There are three main directories with Python code:

  • nomad: The actual NOMAD code. It is structured into more subdirectories and modules.

  • tests: Tests (pytest) for the NOMAD code. It follows the same module structure, but Python files are prefixed with test_.

  • examples: A few small Python scripts that might be linked in the documentation.

The nomad directory contains the following "main" modules. This list is not extensive but should help you to navigate the codebase:

  • app: The FastAPI APIs: v1 and v1.2 NOMAD APIs, OPTIMADE, DCAT, h5grove, and more.

  • archive: Functionality to store and access archive files. This is the storage format for all processed data in NOMAD. See also the docs on structured data.

  • cli: The command line interface (based on Click). Subcommands are structured into submodules.

  • config: NOMAD is configured through the nomad.yaml file. This contains all the (Pydantic) models and default config parameters.

  • datamodel: The built-in schemas (e.g. nomad.datamodel.metainfo.workflow used to construct workflows). The base sections and section for the shared entry structure. See also the docs on the datamodel and processing.

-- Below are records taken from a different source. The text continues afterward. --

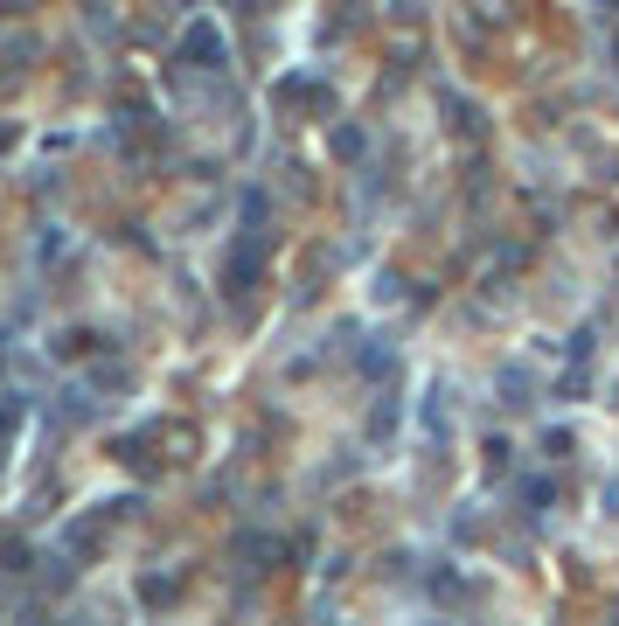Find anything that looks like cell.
<instances>
[{"instance_id": "obj_1", "label": "cell", "mask_w": 619, "mask_h": 626, "mask_svg": "<svg viewBox=\"0 0 619 626\" xmlns=\"http://www.w3.org/2000/svg\"><path fill=\"white\" fill-rule=\"evenodd\" d=\"M126 508H133V501L119 494V501H91L77 522H63V536H56V543H63V557H70V564H84V557H91V550L112 536V522H119Z\"/></svg>"}, {"instance_id": "obj_2", "label": "cell", "mask_w": 619, "mask_h": 626, "mask_svg": "<svg viewBox=\"0 0 619 626\" xmlns=\"http://www.w3.org/2000/svg\"><path fill=\"white\" fill-rule=\"evenodd\" d=\"M174 56H181L188 70H223V56H230V49H223V28H216L209 14H195V21L181 28V49H174Z\"/></svg>"}, {"instance_id": "obj_3", "label": "cell", "mask_w": 619, "mask_h": 626, "mask_svg": "<svg viewBox=\"0 0 619 626\" xmlns=\"http://www.w3.org/2000/svg\"><path fill=\"white\" fill-rule=\"evenodd\" d=\"M258 272H265V230H244L237 244H230V265H223V286L244 300L251 286H258Z\"/></svg>"}, {"instance_id": "obj_4", "label": "cell", "mask_w": 619, "mask_h": 626, "mask_svg": "<svg viewBox=\"0 0 619 626\" xmlns=\"http://www.w3.org/2000/svg\"><path fill=\"white\" fill-rule=\"evenodd\" d=\"M515 494H522V508H529V515H543V508L557 501V480H550V473H522V480H515Z\"/></svg>"}, {"instance_id": "obj_5", "label": "cell", "mask_w": 619, "mask_h": 626, "mask_svg": "<svg viewBox=\"0 0 619 626\" xmlns=\"http://www.w3.org/2000/svg\"><path fill=\"white\" fill-rule=\"evenodd\" d=\"M174 599H181V571H167V578L147 571V578H140V606H174Z\"/></svg>"}, {"instance_id": "obj_6", "label": "cell", "mask_w": 619, "mask_h": 626, "mask_svg": "<svg viewBox=\"0 0 619 626\" xmlns=\"http://www.w3.org/2000/svg\"><path fill=\"white\" fill-rule=\"evenodd\" d=\"M91 418V397L84 390H56V425H84Z\"/></svg>"}, {"instance_id": "obj_7", "label": "cell", "mask_w": 619, "mask_h": 626, "mask_svg": "<svg viewBox=\"0 0 619 626\" xmlns=\"http://www.w3.org/2000/svg\"><path fill=\"white\" fill-rule=\"evenodd\" d=\"M362 147H369V133H362V126H334V154H341V160H355Z\"/></svg>"}, {"instance_id": "obj_8", "label": "cell", "mask_w": 619, "mask_h": 626, "mask_svg": "<svg viewBox=\"0 0 619 626\" xmlns=\"http://www.w3.org/2000/svg\"><path fill=\"white\" fill-rule=\"evenodd\" d=\"M501 390H508V404H529V369L508 362V369H501Z\"/></svg>"}, {"instance_id": "obj_9", "label": "cell", "mask_w": 619, "mask_h": 626, "mask_svg": "<svg viewBox=\"0 0 619 626\" xmlns=\"http://www.w3.org/2000/svg\"><path fill=\"white\" fill-rule=\"evenodd\" d=\"M543 453H550V460H564V453H571V432H564V425H557V432H543Z\"/></svg>"}, {"instance_id": "obj_10", "label": "cell", "mask_w": 619, "mask_h": 626, "mask_svg": "<svg viewBox=\"0 0 619 626\" xmlns=\"http://www.w3.org/2000/svg\"><path fill=\"white\" fill-rule=\"evenodd\" d=\"M487 473H508V439H487Z\"/></svg>"}, {"instance_id": "obj_11", "label": "cell", "mask_w": 619, "mask_h": 626, "mask_svg": "<svg viewBox=\"0 0 619 626\" xmlns=\"http://www.w3.org/2000/svg\"><path fill=\"white\" fill-rule=\"evenodd\" d=\"M599 501H606V515H619V480H606V494H599Z\"/></svg>"}, {"instance_id": "obj_12", "label": "cell", "mask_w": 619, "mask_h": 626, "mask_svg": "<svg viewBox=\"0 0 619 626\" xmlns=\"http://www.w3.org/2000/svg\"><path fill=\"white\" fill-rule=\"evenodd\" d=\"M0 369H7V348H0Z\"/></svg>"}, {"instance_id": "obj_13", "label": "cell", "mask_w": 619, "mask_h": 626, "mask_svg": "<svg viewBox=\"0 0 619 626\" xmlns=\"http://www.w3.org/2000/svg\"><path fill=\"white\" fill-rule=\"evenodd\" d=\"M613 56H619V42H613Z\"/></svg>"}, {"instance_id": "obj_14", "label": "cell", "mask_w": 619, "mask_h": 626, "mask_svg": "<svg viewBox=\"0 0 619 626\" xmlns=\"http://www.w3.org/2000/svg\"><path fill=\"white\" fill-rule=\"evenodd\" d=\"M432 626H446V620H432Z\"/></svg>"}]
</instances>
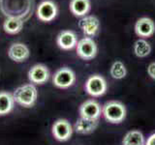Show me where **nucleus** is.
Wrapping results in <instances>:
<instances>
[{
	"label": "nucleus",
	"mask_w": 155,
	"mask_h": 145,
	"mask_svg": "<svg viewBox=\"0 0 155 145\" xmlns=\"http://www.w3.org/2000/svg\"><path fill=\"white\" fill-rule=\"evenodd\" d=\"M15 106V100L13 94L6 91L0 92V116L7 115L13 110Z\"/></svg>",
	"instance_id": "f3484780"
},
{
	"label": "nucleus",
	"mask_w": 155,
	"mask_h": 145,
	"mask_svg": "<svg viewBox=\"0 0 155 145\" xmlns=\"http://www.w3.org/2000/svg\"><path fill=\"white\" fill-rule=\"evenodd\" d=\"M99 124V120L86 119L84 117H80L76 121L74 130L77 134H89L93 133L97 129Z\"/></svg>",
	"instance_id": "2eb2a0df"
},
{
	"label": "nucleus",
	"mask_w": 155,
	"mask_h": 145,
	"mask_svg": "<svg viewBox=\"0 0 155 145\" xmlns=\"http://www.w3.org/2000/svg\"><path fill=\"white\" fill-rule=\"evenodd\" d=\"M135 33L140 38H149L155 33V23L150 18H140L135 23Z\"/></svg>",
	"instance_id": "ddd939ff"
},
{
	"label": "nucleus",
	"mask_w": 155,
	"mask_h": 145,
	"mask_svg": "<svg viewBox=\"0 0 155 145\" xmlns=\"http://www.w3.org/2000/svg\"><path fill=\"white\" fill-rule=\"evenodd\" d=\"M102 114V108L97 101L91 99L82 103L80 106V115L81 117L86 119L99 120Z\"/></svg>",
	"instance_id": "f8f14e48"
},
{
	"label": "nucleus",
	"mask_w": 155,
	"mask_h": 145,
	"mask_svg": "<svg viewBox=\"0 0 155 145\" xmlns=\"http://www.w3.org/2000/svg\"><path fill=\"white\" fill-rule=\"evenodd\" d=\"M58 7L52 0H43L36 8V17L43 22H51L57 17Z\"/></svg>",
	"instance_id": "0eeeda50"
},
{
	"label": "nucleus",
	"mask_w": 155,
	"mask_h": 145,
	"mask_svg": "<svg viewBox=\"0 0 155 145\" xmlns=\"http://www.w3.org/2000/svg\"><path fill=\"white\" fill-rule=\"evenodd\" d=\"M76 82V74L69 67L59 68L52 76V83L59 89H67Z\"/></svg>",
	"instance_id": "20e7f679"
},
{
	"label": "nucleus",
	"mask_w": 155,
	"mask_h": 145,
	"mask_svg": "<svg viewBox=\"0 0 155 145\" xmlns=\"http://www.w3.org/2000/svg\"><path fill=\"white\" fill-rule=\"evenodd\" d=\"M145 138L142 132L137 130H130L124 135L122 145H145Z\"/></svg>",
	"instance_id": "6ab92c4d"
},
{
	"label": "nucleus",
	"mask_w": 155,
	"mask_h": 145,
	"mask_svg": "<svg viewBox=\"0 0 155 145\" xmlns=\"http://www.w3.org/2000/svg\"><path fill=\"white\" fill-rule=\"evenodd\" d=\"M8 56L14 62L21 63L26 61L29 58V56H30V50H29V47L25 44L21 42H16L13 43L9 47Z\"/></svg>",
	"instance_id": "9d476101"
},
{
	"label": "nucleus",
	"mask_w": 155,
	"mask_h": 145,
	"mask_svg": "<svg viewBox=\"0 0 155 145\" xmlns=\"http://www.w3.org/2000/svg\"><path fill=\"white\" fill-rule=\"evenodd\" d=\"M13 97L15 103L23 106V108H31L35 105L38 98V91L36 86L33 83H26L18 86L14 91Z\"/></svg>",
	"instance_id": "f03ea898"
},
{
	"label": "nucleus",
	"mask_w": 155,
	"mask_h": 145,
	"mask_svg": "<svg viewBox=\"0 0 155 145\" xmlns=\"http://www.w3.org/2000/svg\"><path fill=\"white\" fill-rule=\"evenodd\" d=\"M102 114L108 122L111 124H119L125 120L127 111L122 103L118 101H110L103 105Z\"/></svg>",
	"instance_id": "7ed1b4c3"
},
{
	"label": "nucleus",
	"mask_w": 155,
	"mask_h": 145,
	"mask_svg": "<svg viewBox=\"0 0 155 145\" xmlns=\"http://www.w3.org/2000/svg\"><path fill=\"white\" fill-rule=\"evenodd\" d=\"M35 10V0H0V13L5 18H16L25 22Z\"/></svg>",
	"instance_id": "f257e3e1"
},
{
	"label": "nucleus",
	"mask_w": 155,
	"mask_h": 145,
	"mask_svg": "<svg viewBox=\"0 0 155 145\" xmlns=\"http://www.w3.org/2000/svg\"><path fill=\"white\" fill-rule=\"evenodd\" d=\"M69 9L75 17L82 18L87 16L91 9L90 0H71Z\"/></svg>",
	"instance_id": "dca6fc26"
},
{
	"label": "nucleus",
	"mask_w": 155,
	"mask_h": 145,
	"mask_svg": "<svg viewBox=\"0 0 155 145\" xmlns=\"http://www.w3.org/2000/svg\"><path fill=\"white\" fill-rule=\"evenodd\" d=\"M24 21L16 18H6L3 22V29L7 34H15L19 33L23 28Z\"/></svg>",
	"instance_id": "a211bd4d"
},
{
	"label": "nucleus",
	"mask_w": 155,
	"mask_h": 145,
	"mask_svg": "<svg viewBox=\"0 0 155 145\" xmlns=\"http://www.w3.org/2000/svg\"><path fill=\"white\" fill-rule=\"evenodd\" d=\"M73 127L66 119H58L52 125L51 133L53 137L58 141L64 142L69 140L73 134Z\"/></svg>",
	"instance_id": "6e6552de"
},
{
	"label": "nucleus",
	"mask_w": 155,
	"mask_h": 145,
	"mask_svg": "<svg viewBox=\"0 0 155 145\" xmlns=\"http://www.w3.org/2000/svg\"><path fill=\"white\" fill-rule=\"evenodd\" d=\"M134 53L139 58H144L150 54L151 52V46L145 39H138L134 44Z\"/></svg>",
	"instance_id": "aec40b11"
},
{
	"label": "nucleus",
	"mask_w": 155,
	"mask_h": 145,
	"mask_svg": "<svg viewBox=\"0 0 155 145\" xmlns=\"http://www.w3.org/2000/svg\"><path fill=\"white\" fill-rule=\"evenodd\" d=\"M145 145H155V134H151L145 141Z\"/></svg>",
	"instance_id": "5701e85b"
},
{
	"label": "nucleus",
	"mask_w": 155,
	"mask_h": 145,
	"mask_svg": "<svg viewBox=\"0 0 155 145\" xmlns=\"http://www.w3.org/2000/svg\"><path fill=\"white\" fill-rule=\"evenodd\" d=\"M79 27L86 37H94L100 30V21L95 16H84L81 18L79 21Z\"/></svg>",
	"instance_id": "1a4fd4ad"
},
{
	"label": "nucleus",
	"mask_w": 155,
	"mask_h": 145,
	"mask_svg": "<svg viewBox=\"0 0 155 145\" xmlns=\"http://www.w3.org/2000/svg\"><path fill=\"white\" fill-rule=\"evenodd\" d=\"M110 75L114 79H122L127 75V69L123 62L116 60L113 63L110 69Z\"/></svg>",
	"instance_id": "412c9836"
},
{
	"label": "nucleus",
	"mask_w": 155,
	"mask_h": 145,
	"mask_svg": "<svg viewBox=\"0 0 155 145\" xmlns=\"http://www.w3.org/2000/svg\"><path fill=\"white\" fill-rule=\"evenodd\" d=\"M76 51L77 55L82 60L88 61L96 57L97 52H98V47H97V44L93 40V38L84 37L78 42Z\"/></svg>",
	"instance_id": "39448f33"
},
{
	"label": "nucleus",
	"mask_w": 155,
	"mask_h": 145,
	"mask_svg": "<svg viewBox=\"0 0 155 145\" xmlns=\"http://www.w3.org/2000/svg\"><path fill=\"white\" fill-rule=\"evenodd\" d=\"M77 33L72 30H63L56 37V44L61 50H70L78 45Z\"/></svg>",
	"instance_id": "4468645a"
},
{
	"label": "nucleus",
	"mask_w": 155,
	"mask_h": 145,
	"mask_svg": "<svg viewBox=\"0 0 155 145\" xmlns=\"http://www.w3.org/2000/svg\"><path fill=\"white\" fill-rule=\"evenodd\" d=\"M84 88L87 94L92 97H101L108 90V83L104 76L100 75H92L87 79Z\"/></svg>",
	"instance_id": "423d86ee"
},
{
	"label": "nucleus",
	"mask_w": 155,
	"mask_h": 145,
	"mask_svg": "<svg viewBox=\"0 0 155 145\" xmlns=\"http://www.w3.org/2000/svg\"><path fill=\"white\" fill-rule=\"evenodd\" d=\"M147 75L155 80V62L150 63L147 67Z\"/></svg>",
	"instance_id": "4be33fe9"
},
{
	"label": "nucleus",
	"mask_w": 155,
	"mask_h": 145,
	"mask_svg": "<svg viewBox=\"0 0 155 145\" xmlns=\"http://www.w3.org/2000/svg\"><path fill=\"white\" fill-rule=\"evenodd\" d=\"M28 79L33 84H44L50 79L51 72L44 64H35L28 71Z\"/></svg>",
	"instance_id": "9b49d317"
}]
</instances>
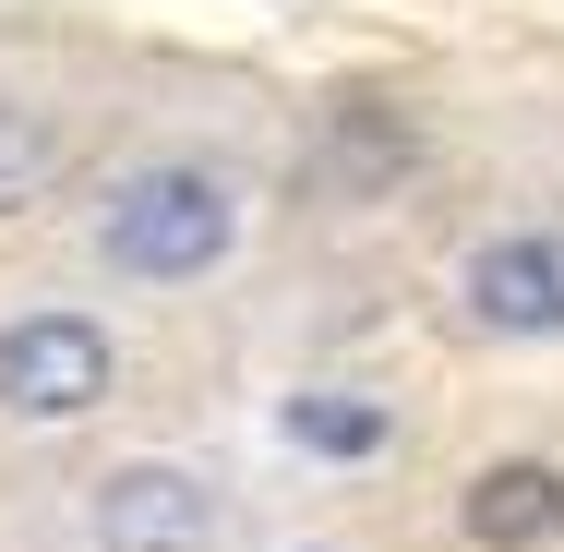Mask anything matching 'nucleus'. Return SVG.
I'll use <instances>...</instances> for the list:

  • metainfo: The Metainfo system, e.g. the schema language that NOMAD uses.

  • normalizing: All the normalizers. See also the docs on processing.

  • parsing: The base classes for parsers, matching functionality, parser initialization, some fundamental parsers like the archive parser. See also the docs on processing.

  • processing: It's all about processing uploads and entries. The interface to Celery and MongoDB.

  • units: The unit and unit conversion system based on Pint.

  • utils: Utility modules, e.g. the structured logging system (structlog), id generation, and hashes.

  • files.py: Functionality to maintain the files for uploads in staging and published. The interface to the file system.

  • search.py: The interface to Elasticsearch.

GUI code

The NOMAD UI is written as a React single-page application (SPA). It uses (among many other libraries) MUI, Plotly, and D3. The GUI code is maintained in the gui directory. Most relevant code can be found in gui/src/components. The application entry point is gui/src/index.js.

Documentation

The documentation is based on MkDocs. The important files and directories are:

  • docs: Contains all the Markdown files that contribute to the documentation system.

  • mkdocs.yml: The index and configuration of the documentation. New files have to be added here as well.

  • nomad/mkdocs.py: Python code that defines macros which can be used in Markdown.

Other top-level directories

  • dependencies: Contains all the submodules, e.g. the parsers.

  • ops: Contains artifacts to run NOMAD components, e.g. docker-compose.yaml files, and our Kubernetes Helm chart.

  • scripts: Contains scripts used during the build or for certain development tasks.